Moving on to the current day, GP surgeries have performed heroics to carry out the vaccine rollout and deserve our praise and thanks for this, but sadly it has come at a cost in terms of routine appointments, somewhat inevitably as staff/resource were diverted towards the rollout. Pre-rollout, appointments were rightly restricted and largely virtual, as ill people gathering in a surgery would’ve been a recipe for disaster.

To try and inject more capacity, the Health Secretary announced a £250m funding package – presumably good news to be welcomed by all surgeries? Not quite. Because with this, he’s trying to add some transparency to the data so that patients can see how their practice is performing on this.

Many people are under the illusion that GP surgeries are part of some big-government NHS bloc, they aren’t. They are largely private businesses made up of partners, who are commissioned by the NHS to provide certain services, some of which are part of their ‘core’ contract and others being ‘enhanced services’.

As with any industry or sector, there are some good and some not so good operators. In my Performance Analyst role, I had ‘league tables’ of every surgery in my patch across a measure of indicators, and you could quite easily see which were at the top of most and the common names appearing at the bottom on virtually every measure.
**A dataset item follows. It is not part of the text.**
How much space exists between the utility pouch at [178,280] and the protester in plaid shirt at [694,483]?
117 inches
If we hide away from the data, we miss the opportunity to analyse, compare and contrast to see where the examples of good practice are and where the bad ones are, that fundamentally aren’t delivering for their patients.
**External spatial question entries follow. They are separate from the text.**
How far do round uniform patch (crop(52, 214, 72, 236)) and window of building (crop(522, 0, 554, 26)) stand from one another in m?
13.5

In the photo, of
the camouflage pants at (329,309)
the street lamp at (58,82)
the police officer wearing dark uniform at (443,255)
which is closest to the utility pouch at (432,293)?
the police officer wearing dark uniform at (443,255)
Predictably, GP representative bodies have responded negatively to this proposal – their job is to look out for and represent their members (surgeries).

But the Health Secretary is right to press on. It isn’t a case of naming and shaming, but these comparison tables provide a chance to analysts and commissioners to look at where the issues are, and for patients to vote with their feet if they aren’t happy. Funding follows the patient on a per head basis, so any practice needs to maintain their list if they want to survive.

I started off by highlighting a couple of bad examples of target driven exercises because it’s something we always need to be mindful of. Targets aren’t always good but if the data is used correctly, it can help to drive improvement for patients. This is something we saw at my old Trust where we often ‘buddied’, so a bad practice could learn from a good one.

Only by having the data and league tables in the first place, were we able to do this. We saw improvements in a number of areas, which ultimately benefited the patients. Javid is correct to be injecting £250m into primary care, but doing so with monitoring attached so he and the patients can see how the money is being used to improve access.

While I no longer work for the NHS, my experience was overwhelmingly positive and I worked with some incredible people, both clinical and non-clinical colleagues. Decisions such as the recent one taken by the Health Secretary aren’t going to be popular or win him many friends amongst GPs, but they are necessary if we want to drive improvements that patients deserve.